昨日の話。朝七時半、家を出る直前に、定期入れがないことに気付いた。暖かくなると思って前の晩に上着のポケットからカバンにヒョイと放り投げたような記憶があるんだけど、カバンの中身をひっくり返して探しても見当たらない。カバンの近くには箪笥に入れてもらえず放置されてる服の山があって、もしかしてこの中に放り投げちゃったのかな?有り得る、と思って山を崩してみたけれど見当たらず。あるいは放り投げた後に服と一緒に箪笥にしまっちゃったとか?
カバンの中も箪笥の中も探したけれど見つからないのに、時刻は八時に近くなっていた。まだまだ探す気ですか?いやいや、そろそろ行かないと間に合わない。九円しか入ってない財布に泣く泣くへそくりを入れて、泣く泣く家を出て、泣く泣く片道五百円の切符を買って電車に乗った。これ以上ない程に落ち込んでいた。定期入れには残り二か月分の定期と、学生証と、家の鍵と、ミルキーの包み紙が入っていた。ケース自体もお気に入りだった。これを失くすのは…痛すぎる。前の晩、改札を出た時には確かにあった。もしかして帰りに寄ったヨーカドーのトイレで落としたんじゃ…。せめて家で失くしたのであってほしい。家に着いてからの記憶が曖昧だ。昼寝なんかするんじゃなかった!

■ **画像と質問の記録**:
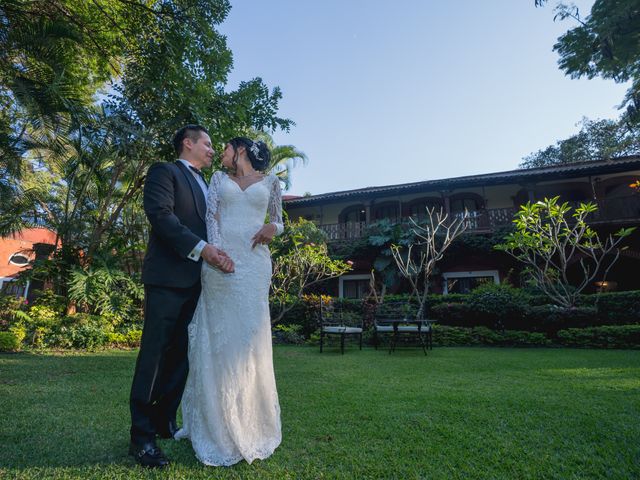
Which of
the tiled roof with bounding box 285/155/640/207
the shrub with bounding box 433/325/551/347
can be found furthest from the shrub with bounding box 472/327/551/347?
the tiled roof with bounding box 285/155/640/207

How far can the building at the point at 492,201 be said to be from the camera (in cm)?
1377

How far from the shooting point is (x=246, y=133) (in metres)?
7.82

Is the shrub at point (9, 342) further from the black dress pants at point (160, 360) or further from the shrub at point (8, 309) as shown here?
the black dress pants at point (160, 360)

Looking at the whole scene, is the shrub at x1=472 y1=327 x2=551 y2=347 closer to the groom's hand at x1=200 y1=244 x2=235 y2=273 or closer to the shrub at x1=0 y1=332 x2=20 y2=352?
the groom's hand at x1=200 y1=244 x2=235 y2=273

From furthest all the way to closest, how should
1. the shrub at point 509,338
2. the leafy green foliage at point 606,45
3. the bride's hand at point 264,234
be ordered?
1. the shrub at point 509,338
2. the leafy green foliage at point 606,45
3. the bride's hand at point 264,234

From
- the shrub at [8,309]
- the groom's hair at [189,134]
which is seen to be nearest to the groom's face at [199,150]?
the groom's hair at [189,134]

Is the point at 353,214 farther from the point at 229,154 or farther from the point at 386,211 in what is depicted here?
the point at 229,154

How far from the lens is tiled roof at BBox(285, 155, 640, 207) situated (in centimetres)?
1378

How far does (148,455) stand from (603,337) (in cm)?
985

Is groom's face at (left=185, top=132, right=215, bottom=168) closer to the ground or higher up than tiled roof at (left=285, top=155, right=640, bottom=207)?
closer to the ground

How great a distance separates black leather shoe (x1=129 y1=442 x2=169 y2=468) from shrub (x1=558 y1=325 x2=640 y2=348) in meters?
9.67

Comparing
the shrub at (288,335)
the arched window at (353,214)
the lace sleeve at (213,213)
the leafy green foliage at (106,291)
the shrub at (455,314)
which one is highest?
the arched window at (353,214)

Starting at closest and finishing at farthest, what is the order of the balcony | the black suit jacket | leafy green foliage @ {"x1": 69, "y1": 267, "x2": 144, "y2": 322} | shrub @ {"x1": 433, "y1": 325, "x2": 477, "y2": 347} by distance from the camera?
the black suit jacket < leafy green foliage @ {"x1": 69, "y1": 267, "x2": 144, "y2": 322} < shrub @ {"x1": 433, "y1": 325, "x2": 477, "y2": 347} < the balcony

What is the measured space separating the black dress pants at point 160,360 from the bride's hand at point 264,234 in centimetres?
44
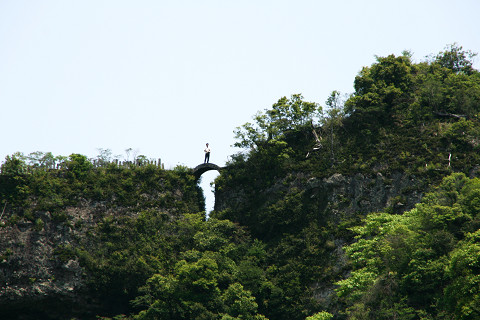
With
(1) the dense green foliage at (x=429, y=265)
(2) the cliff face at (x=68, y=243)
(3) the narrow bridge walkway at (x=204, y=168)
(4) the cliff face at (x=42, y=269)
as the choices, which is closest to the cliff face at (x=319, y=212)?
(3) the narrow bridge walkway at (x=204, y=168)

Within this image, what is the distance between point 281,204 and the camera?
54875 mm

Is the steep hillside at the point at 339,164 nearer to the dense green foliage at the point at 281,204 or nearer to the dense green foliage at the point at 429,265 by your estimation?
the dense green foliage at the point at 281,204

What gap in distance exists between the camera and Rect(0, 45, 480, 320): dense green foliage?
47656 mm

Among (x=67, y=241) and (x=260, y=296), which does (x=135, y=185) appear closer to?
(x=67, y=241)

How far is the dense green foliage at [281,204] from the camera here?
156 ft

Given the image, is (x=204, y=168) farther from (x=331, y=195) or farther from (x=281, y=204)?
(x=331, y=195)

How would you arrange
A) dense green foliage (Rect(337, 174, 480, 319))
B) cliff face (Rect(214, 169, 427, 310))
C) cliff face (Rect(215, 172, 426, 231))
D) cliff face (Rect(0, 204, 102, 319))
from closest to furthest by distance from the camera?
dense green foliage (Rect(337, 174, 480, 319)) → cliff face (Rect(0, 204, 102, 319)) → cliff face (Rect(214, 169, 427, 310)) → cliff face (Rect(215, 172, 426, 231))

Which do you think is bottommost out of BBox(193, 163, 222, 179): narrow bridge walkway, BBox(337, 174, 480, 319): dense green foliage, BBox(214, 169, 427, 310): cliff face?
BBox(337, 174, 480, 319): dense green foliage

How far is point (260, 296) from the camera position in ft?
165

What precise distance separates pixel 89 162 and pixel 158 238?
928 centimetres

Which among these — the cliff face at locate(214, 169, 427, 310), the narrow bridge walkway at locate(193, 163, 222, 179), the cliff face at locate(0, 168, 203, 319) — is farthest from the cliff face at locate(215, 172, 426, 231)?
the cliff face at locate(0, 168, 203, 319)

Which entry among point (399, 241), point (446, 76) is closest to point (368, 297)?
point (399, 241)

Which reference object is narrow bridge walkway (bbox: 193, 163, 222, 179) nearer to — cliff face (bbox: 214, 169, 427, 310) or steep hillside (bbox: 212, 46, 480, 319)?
steep hillside (bbox: 212, 46, 480, 319)

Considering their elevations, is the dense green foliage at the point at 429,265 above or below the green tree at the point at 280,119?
below
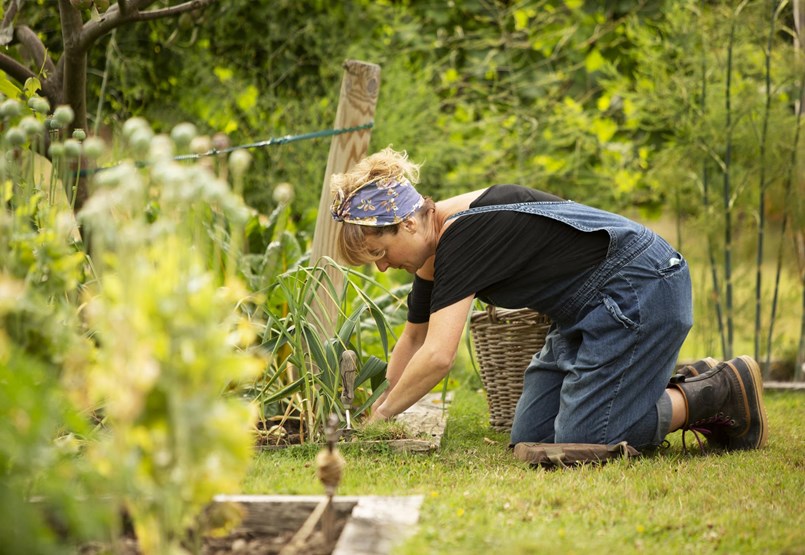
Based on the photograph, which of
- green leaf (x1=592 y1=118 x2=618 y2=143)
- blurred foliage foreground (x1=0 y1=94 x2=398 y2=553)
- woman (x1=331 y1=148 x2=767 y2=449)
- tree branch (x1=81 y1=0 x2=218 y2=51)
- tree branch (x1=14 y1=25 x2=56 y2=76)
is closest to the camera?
blurred foliage foreground (x1=0 y1=94 x2=398 y2=553)

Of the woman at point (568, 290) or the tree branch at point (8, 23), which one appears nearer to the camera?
the woman at point (568, 290)

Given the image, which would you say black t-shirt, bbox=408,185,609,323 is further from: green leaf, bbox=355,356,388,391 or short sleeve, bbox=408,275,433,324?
green leaf, bbox=355,356,388,391

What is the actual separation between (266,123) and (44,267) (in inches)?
164

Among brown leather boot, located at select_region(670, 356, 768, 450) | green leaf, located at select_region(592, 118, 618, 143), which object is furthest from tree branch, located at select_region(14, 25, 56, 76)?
green leaf, located at select_region(592, 118, 618, 143)

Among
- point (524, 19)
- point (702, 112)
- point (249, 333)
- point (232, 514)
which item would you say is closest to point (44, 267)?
point (249, 333)

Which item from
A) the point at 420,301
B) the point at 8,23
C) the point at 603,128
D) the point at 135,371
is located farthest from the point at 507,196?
the point at 603,128

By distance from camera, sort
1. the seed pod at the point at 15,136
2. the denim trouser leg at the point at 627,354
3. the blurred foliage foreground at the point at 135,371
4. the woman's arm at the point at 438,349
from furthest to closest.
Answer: the denim trouser leg at the point at 627,354, the woman's arm at the point at 438,349, the seed pod at the point at 15,136, the blurred foliage foreground at the point at 135,371

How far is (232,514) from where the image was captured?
60.6 inches

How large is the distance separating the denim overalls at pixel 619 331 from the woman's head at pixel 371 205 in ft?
0.92

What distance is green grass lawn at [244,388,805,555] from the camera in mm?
1733

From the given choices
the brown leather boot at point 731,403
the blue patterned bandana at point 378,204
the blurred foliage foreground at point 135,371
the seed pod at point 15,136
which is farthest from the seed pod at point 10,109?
the brown leather boot at point 731,403

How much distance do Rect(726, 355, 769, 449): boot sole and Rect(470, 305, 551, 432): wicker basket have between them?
2.16 feet

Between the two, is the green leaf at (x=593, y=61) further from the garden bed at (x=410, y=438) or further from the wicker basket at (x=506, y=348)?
the garden bed at (x=410, y=438)

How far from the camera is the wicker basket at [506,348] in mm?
3150
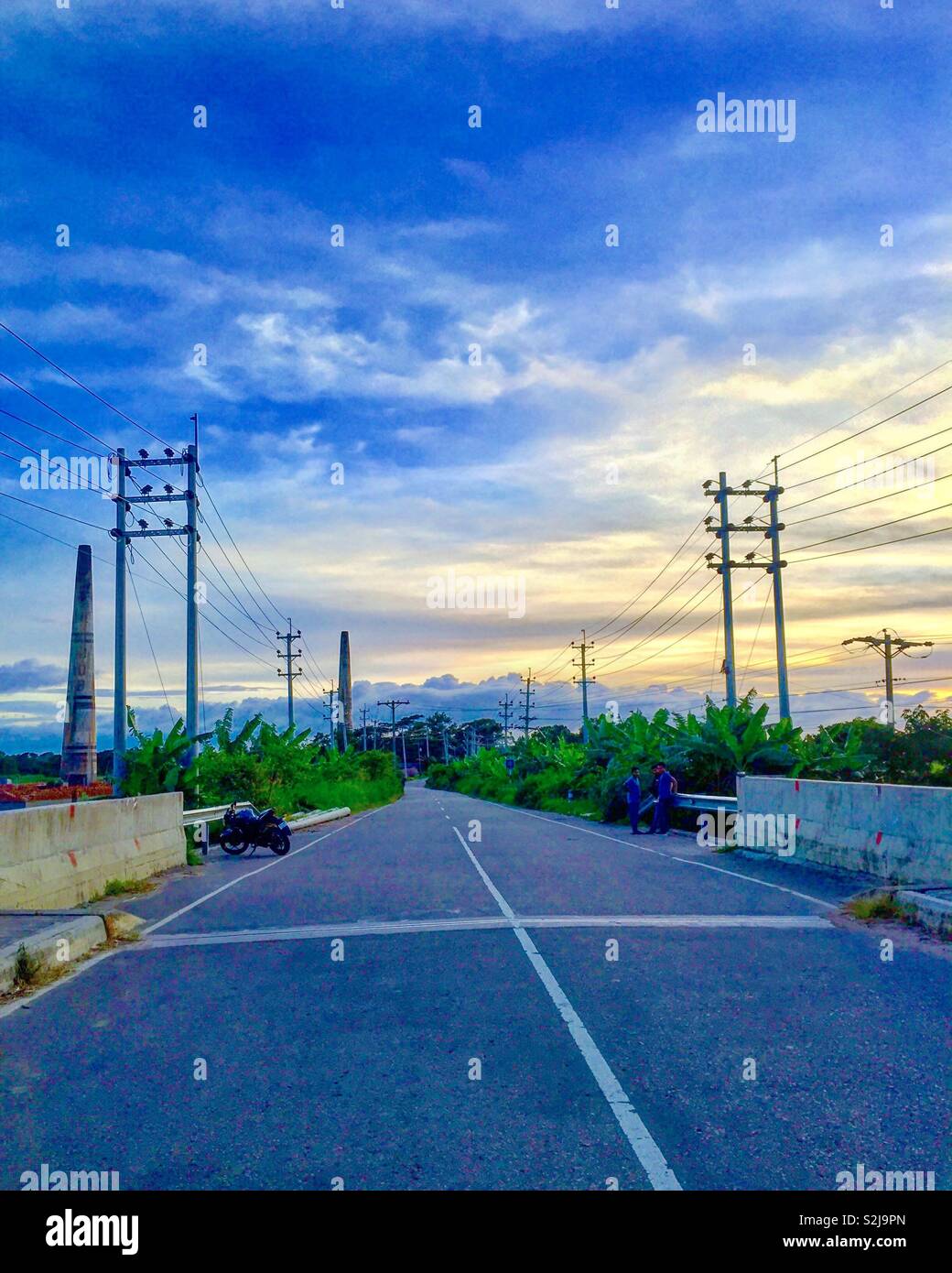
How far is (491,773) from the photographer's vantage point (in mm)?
92812

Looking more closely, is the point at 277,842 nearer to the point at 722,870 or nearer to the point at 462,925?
the point at 722,870

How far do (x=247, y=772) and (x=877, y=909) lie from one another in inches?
1117

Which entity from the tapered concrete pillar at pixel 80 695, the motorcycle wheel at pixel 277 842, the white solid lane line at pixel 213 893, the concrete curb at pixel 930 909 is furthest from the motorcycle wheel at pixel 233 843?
the tapered concrete pillar at pixel 80 695

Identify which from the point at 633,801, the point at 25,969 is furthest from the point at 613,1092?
the point at 633,801

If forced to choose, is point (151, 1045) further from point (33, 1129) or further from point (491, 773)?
point (491, 773)

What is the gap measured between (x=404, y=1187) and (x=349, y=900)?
31.4ft

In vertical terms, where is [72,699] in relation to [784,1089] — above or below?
above

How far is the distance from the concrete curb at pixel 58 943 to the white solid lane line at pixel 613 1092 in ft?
14.0

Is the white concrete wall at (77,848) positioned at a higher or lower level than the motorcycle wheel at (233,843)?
higher

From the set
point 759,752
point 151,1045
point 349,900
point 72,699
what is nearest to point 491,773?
point 72,699

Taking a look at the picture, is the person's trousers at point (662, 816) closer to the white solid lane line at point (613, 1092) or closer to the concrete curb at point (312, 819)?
the concrete curb at point (312, 819)

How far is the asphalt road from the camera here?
16.2 feet

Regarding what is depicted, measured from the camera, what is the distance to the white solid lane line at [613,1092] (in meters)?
4.71

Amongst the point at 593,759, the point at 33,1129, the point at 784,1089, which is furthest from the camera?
the point at 593,759
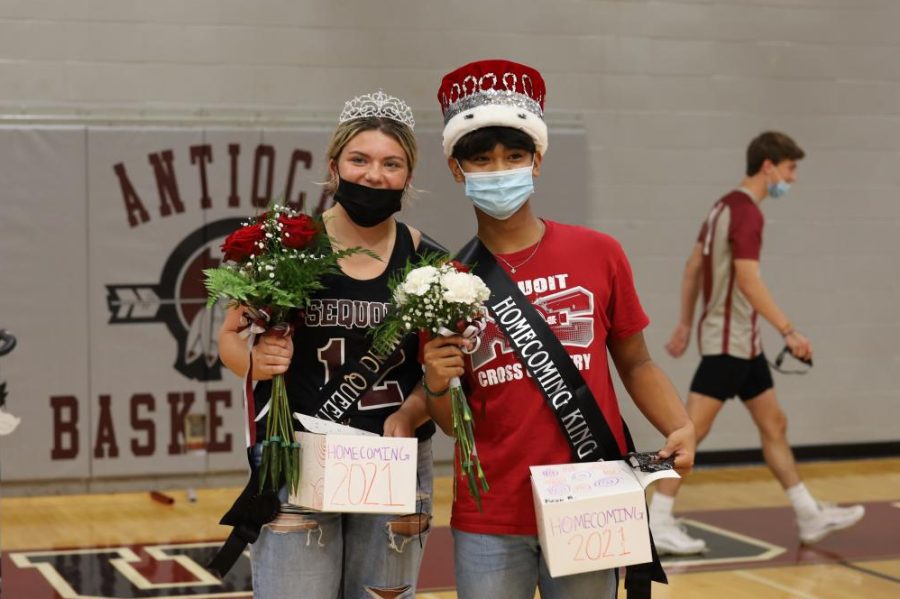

■ **課題の指示**: 定期入れを失くした話の引用文のうち、「昨日の話。朝七時半、家を出る」から「に箪笥にしまっちゃったとか?」までを一字も変えずに書き写せ。 この資料は使わなくてよい。

■ **課題への回答**:
昨日の話。朝七時半、家を出る直前に、定期入れがないことに気付いた。暖かくなると思って前の晩に上着のポケットからカバンにヒョイと放り投げたような記憶があるんだけど、カバンの中身をひっくり返して探しても見当たらない。カバンの近くには箪笥に入れてもらえず放置されてる服の山があって、もしかしてこの中に放り投げちゃったのかな?有り得る、と思って山を崩してみたけれど見当たらず。あるいは放り投げた後に服と一緒に箪笥にしまっちゃったとか?